● **REQUIREMENTS**: Keep the pictures out and restate every record exactly.

=== RECORDS TO USE ===

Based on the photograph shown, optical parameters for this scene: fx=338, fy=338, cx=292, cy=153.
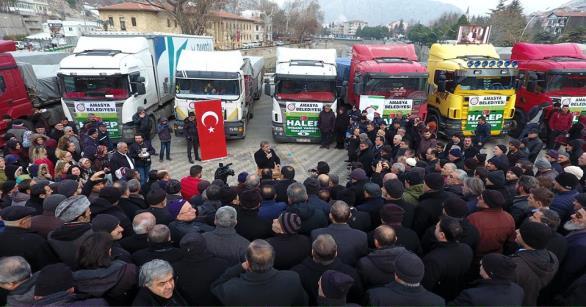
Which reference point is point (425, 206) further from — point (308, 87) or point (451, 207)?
point (308, 87)

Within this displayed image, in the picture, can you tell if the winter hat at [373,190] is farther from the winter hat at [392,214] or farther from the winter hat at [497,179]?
the winter hat at [497,179]

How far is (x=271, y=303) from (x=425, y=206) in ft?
8.50

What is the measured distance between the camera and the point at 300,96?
11.3 metres

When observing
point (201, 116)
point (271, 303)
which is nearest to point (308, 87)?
point (201, 116)

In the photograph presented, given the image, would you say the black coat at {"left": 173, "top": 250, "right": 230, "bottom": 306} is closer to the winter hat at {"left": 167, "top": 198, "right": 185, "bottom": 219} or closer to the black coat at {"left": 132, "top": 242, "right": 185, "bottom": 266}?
the black coat at {"left": 132, "top": 242, "right": 185, "bottom": 266}

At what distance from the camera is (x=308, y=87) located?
11.4 metres

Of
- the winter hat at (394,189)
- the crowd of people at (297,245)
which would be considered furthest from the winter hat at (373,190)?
the winter hat at (394,189)

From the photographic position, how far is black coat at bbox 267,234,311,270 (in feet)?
10.9

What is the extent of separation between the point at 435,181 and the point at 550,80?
408 inches

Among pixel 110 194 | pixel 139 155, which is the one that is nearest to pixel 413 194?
pixel 110 194

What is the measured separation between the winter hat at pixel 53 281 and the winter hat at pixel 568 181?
5.56 meters

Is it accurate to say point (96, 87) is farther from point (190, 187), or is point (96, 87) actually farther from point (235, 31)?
point (235, 31)

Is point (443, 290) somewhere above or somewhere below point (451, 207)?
below

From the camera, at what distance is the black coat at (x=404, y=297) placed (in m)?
2.45
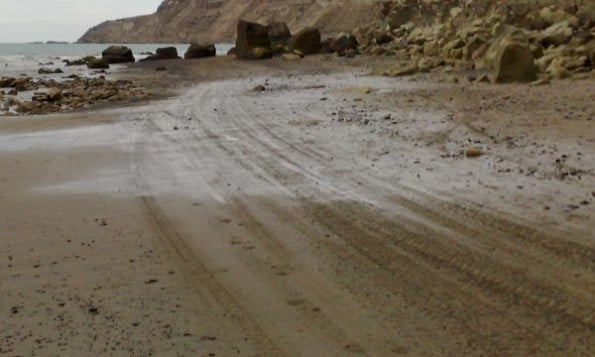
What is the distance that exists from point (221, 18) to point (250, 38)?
280 feet

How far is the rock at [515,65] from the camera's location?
14.5m

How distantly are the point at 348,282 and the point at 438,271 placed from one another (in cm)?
55

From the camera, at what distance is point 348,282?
3.95 meters

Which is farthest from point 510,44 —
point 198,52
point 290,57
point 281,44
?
point 198,52

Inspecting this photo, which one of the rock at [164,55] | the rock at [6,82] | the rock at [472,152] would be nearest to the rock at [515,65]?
the rock at [472,152]

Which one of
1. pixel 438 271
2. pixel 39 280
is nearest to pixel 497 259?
pixel 438 271

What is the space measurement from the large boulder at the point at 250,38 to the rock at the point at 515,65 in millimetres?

===

● **TASK RESPONSE**:
Based on the photograph shown, optical parameters for this scene: fx=338, fy=338, cx=292, cy=153.
Which reference point is point (425, 206) further from — point (308, 87) or point (451, 207)?
point (308, 87)

Within this displayed image, in the picture, can you tell if the winter hat at [373,190] is farther from the winter hat at [392,214] or farther from the winter hat at [497,179]?
the winter hat at [497,179]

How far is (x=271, y=303) from (x=425, y=206) in ft?
8.50

What is the measured distance between the camera and the point at 300,96?
11.3 metres

When observing
point (201, 116)
point (271, 303)
which is nearest to point (308, 87)?
point (201, 116)

In the photograph presented, given the image, would you say the black coat at {"left": 173, "top": 250, "right": 230, "bottom": 306} is closer to the winter hat at {"left": 167, "top": 198, "right": 185, "bottom": 219} or closer to the black coat at {"left": 132, "top": 242, "right": 185, "bottom": 266}?
the black coat at {"left": 132, "top": 242, "right": 185, "bottom": 266}

At what distance from the camera is (x=308, y=87) located?
11.4 metres

Of
- the winter hat at (394,189)
- the crowd of people at (297,245)
which would be considered furthest from the winter hat at (373,190)?
the winter hat at (394,189)

From the photographic position, how far is black coat at bbox 267,234,311,270 (in feet)?
10.9

What is the extent of separation between the point at 435,181 and the point at 550,80?
408 inches

Among pixel 110 194 | pixel 139 155, which is the one that is nearest to pixel 413 194?
pixel 110 194

What is the measured separation between the winter hat at pixel 53 281 and the winter hat at pixel 568 181?
5.56 meters

Is it accurate to say point (96, 87) is farther from point (190, 187), or is point (96, 87) actually farther from point (235, 31)?
point (235, 31)

Is point (443, 290) somewhere above or somewhere below point (451, 207)?
below

From the camera, at what distance is the black coat at (x=404, y=297) placed (in m)?
2.45
What is the distance that exists from point (221, 18) to point (250, 38)?
280 feet

How far is the rock at [515,65] from the camera's location?
14.5m

How distantly are the point at 348,282 and the point at 438,271 placed from one another (in cm)?
55

From the camera, at what distance is point 348,282?
3.95 meters

Which is farthest from point 510,44 —
point 198,52
point 290,57
point 281,44
?
point 198,52

Inspecting this photo, which one of the rock at [164,55] | the rock at [6,82] | the rock at [472,152] would be nearest to the rock at [515,65]?
the rock at [472,152]

Which one of
1. pixel 438 271
2. pixel 39 280
is nearest to pixel 497 259?
pixel 438 271

What is the space measurement from the large boulder at the point at 250,38 to the rock at the point at 515,65 in millimetres?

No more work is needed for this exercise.